January 4, 1995 was one of the deadliest days in Seattle firefighter history. Four men were killed as they battled the 5 alarm fire at the Pang warehouse in the city's International District.
Now, nearly 18 years later, some are being forced to relive it.
“Four good men are dead because of one person's greed,” says retired Seattle Police Detective Stephen O’Leary.
O'Leary led the investigation that brought the conviction of Martin Pang, son of the warehouse owners. Shortly after the fire, Pang fled to Brazil, saying he was the focus of a witch hunt.
Eventually, he confessed to setting the fire.
“Remember, just prior to the fire, Pang called the insurance agent for the building and told them the building was going to burn. I can't imagine anyone else setting fire to that building, and it was done for the sole purpose of collecting insurance,” said O’Leary.
But now Pang has hired a new lawyer who claims "secret documents" show investigators and prosecutors believed Pang was in California at the time of the fire.

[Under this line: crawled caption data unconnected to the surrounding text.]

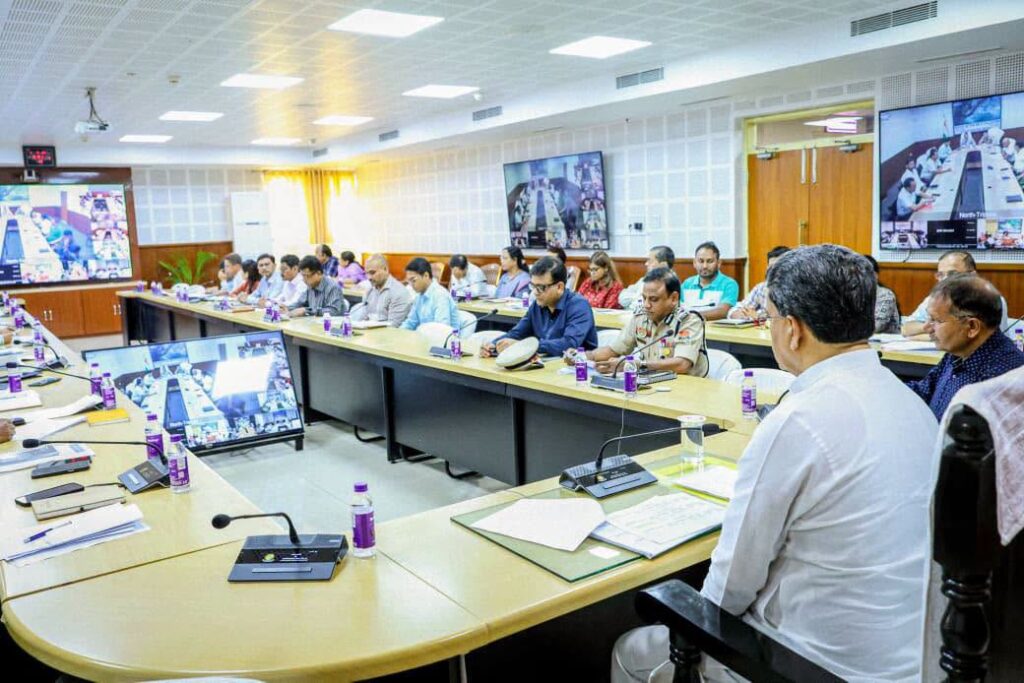 Task Monitoring System review boosts Tripura governance under CM Saha.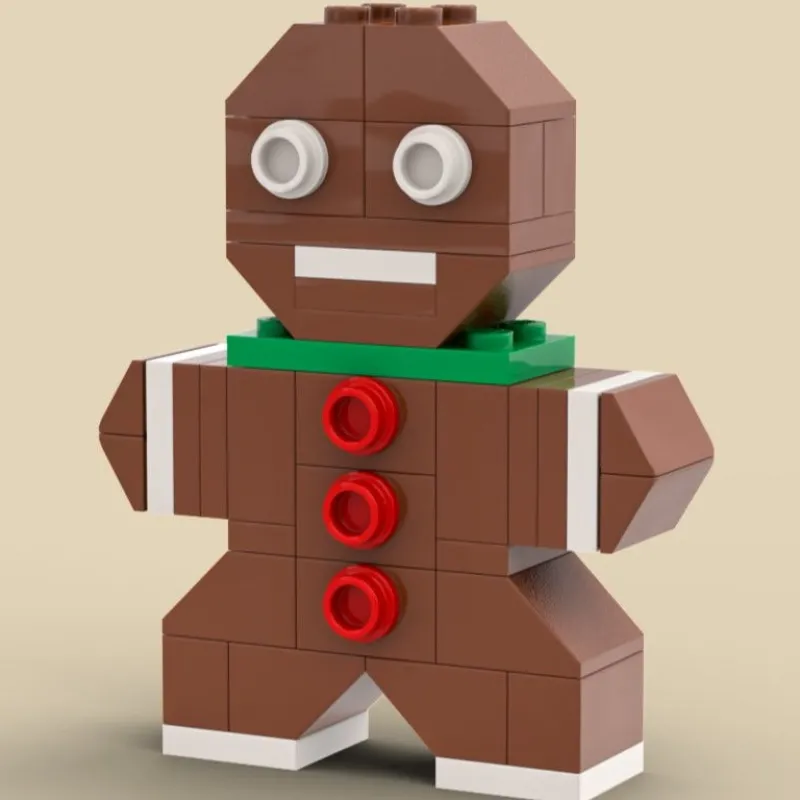 B3 Customs>The Brick Show Shop Gingerbread Man - Custom Set made using LEGO parts
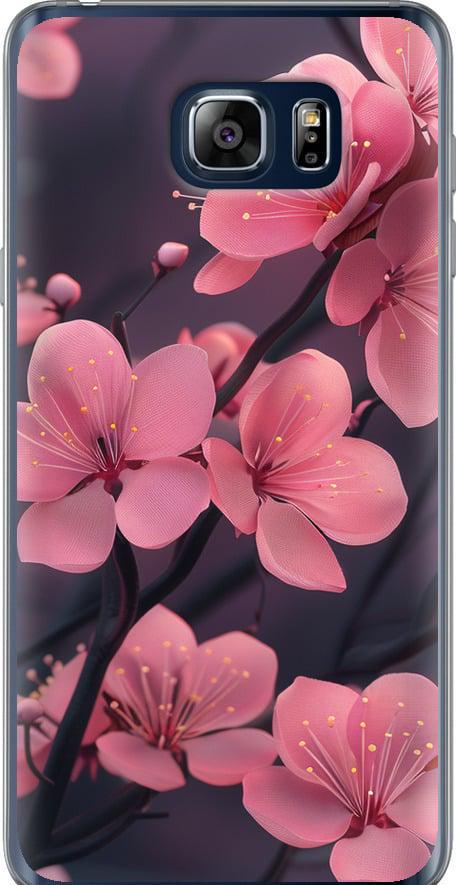 Чехол на Samsung Galaxy Note 5 N920C Пурпурная сакура (6075u-127-42517) Чехол на Samsung Galaxy Note 5 N920C Пурпурная сакура (6075u-127-42517)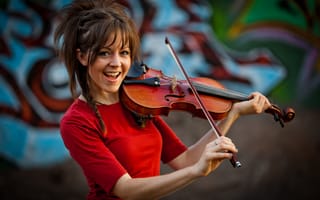 Картинка Lindsey Stirling, violin, Линдси Стирлинг, скрипачка, скрипка, девушка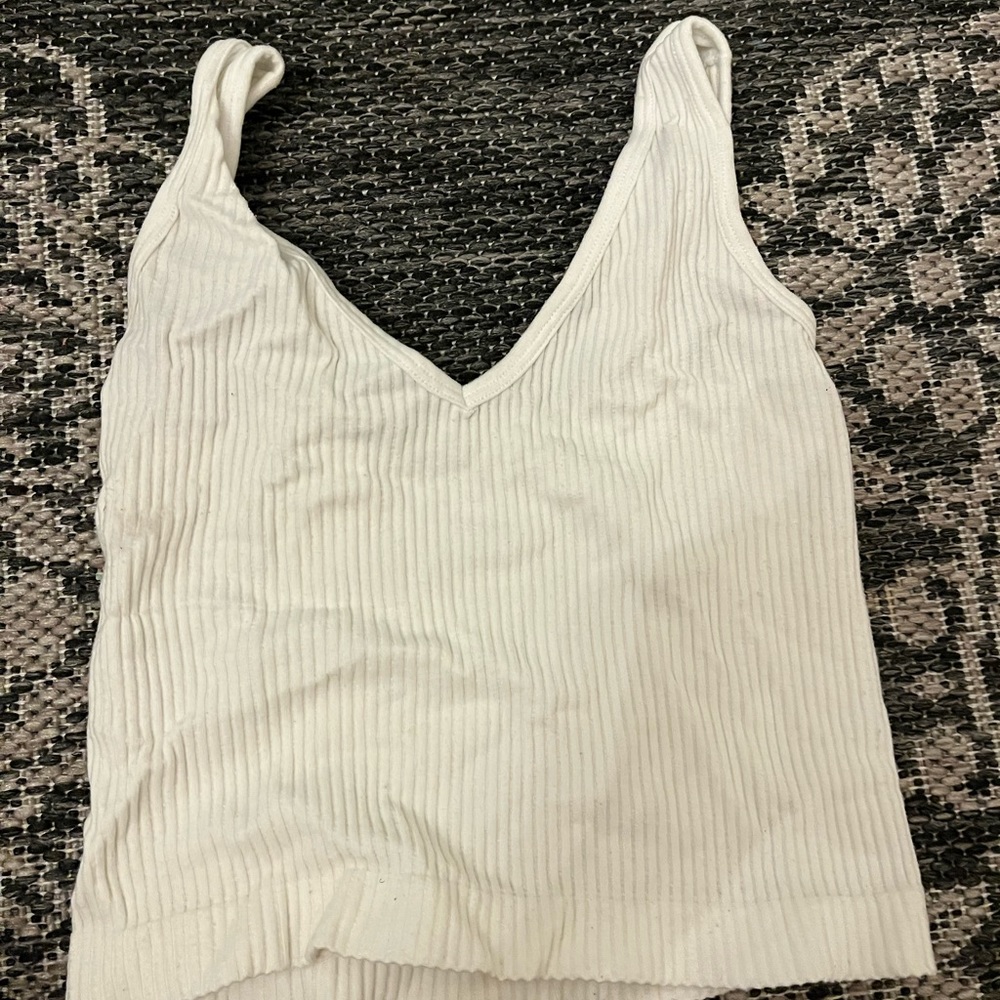 white tank top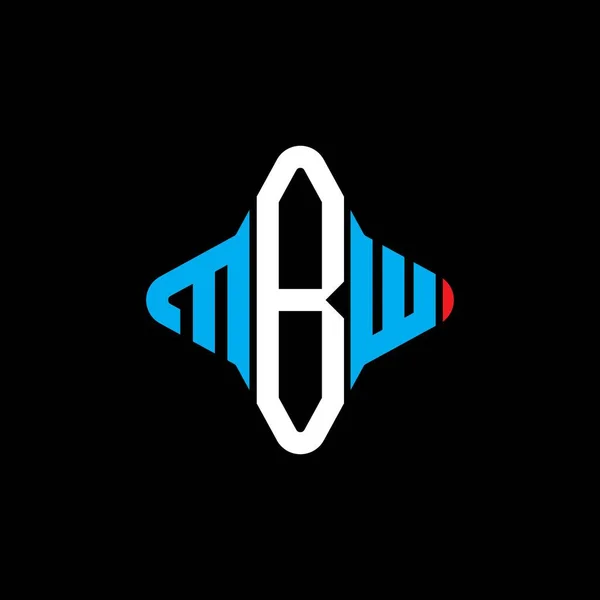 Mbw Písmeno Logo Kreativní Design Vektorovou Grafikou — Stockový vektor
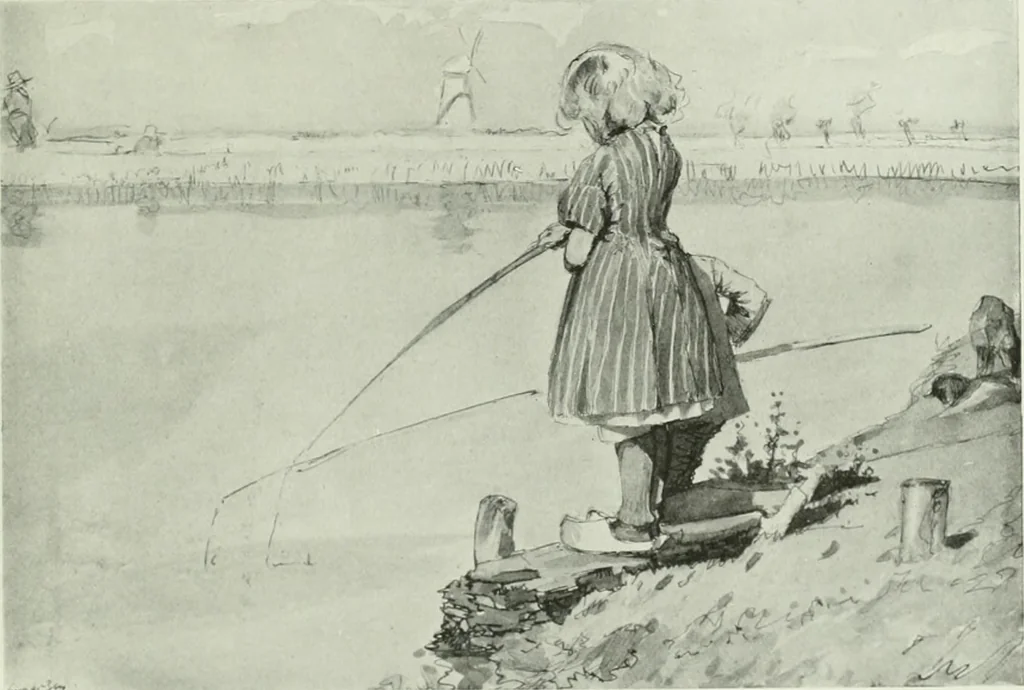 An illustration from Studio international, 1893, leaf 104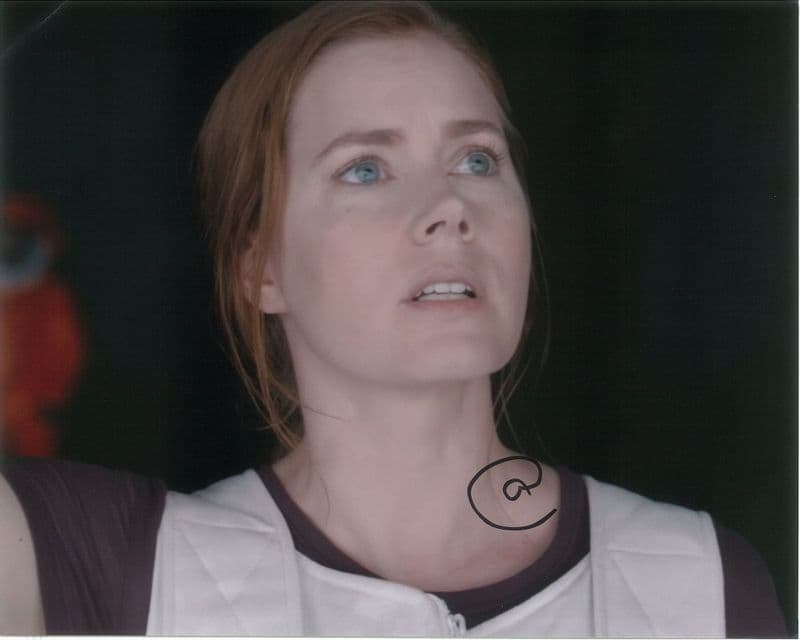 Amy Adams -  ARRIVAL  Louise Banks - 10 x 8 Genuine signed Autograph 10755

Attorney Jeff Ellis says his client’s confession was coerced and that Pang only admitted to arson to avoid murder charges.
O'Leary says that's nonsense and that Pang went so far as to draw a diagram of exactly how he set the fire.
“He's basically calling everybody's integrity into question,” said O’Leary. “I don't appreciate that.”
In his confession, Pang said he was in California, but flew back to Seattle, set the fire, and flew back to same day.
Now, nearly 18 years after four families lost fathers, brothers and husbands, O'Leary says the case should be put to rest.
“These families suffered immeasurably. You have no idea how much there is an impact when you lose a loved one. You could call it manslaughter. I call it a homicide. These guys were murdered.”
Martin Pang was convicted of four counts of manslaughter and was sentenced to 35 years. He is eligible for parole in 2018.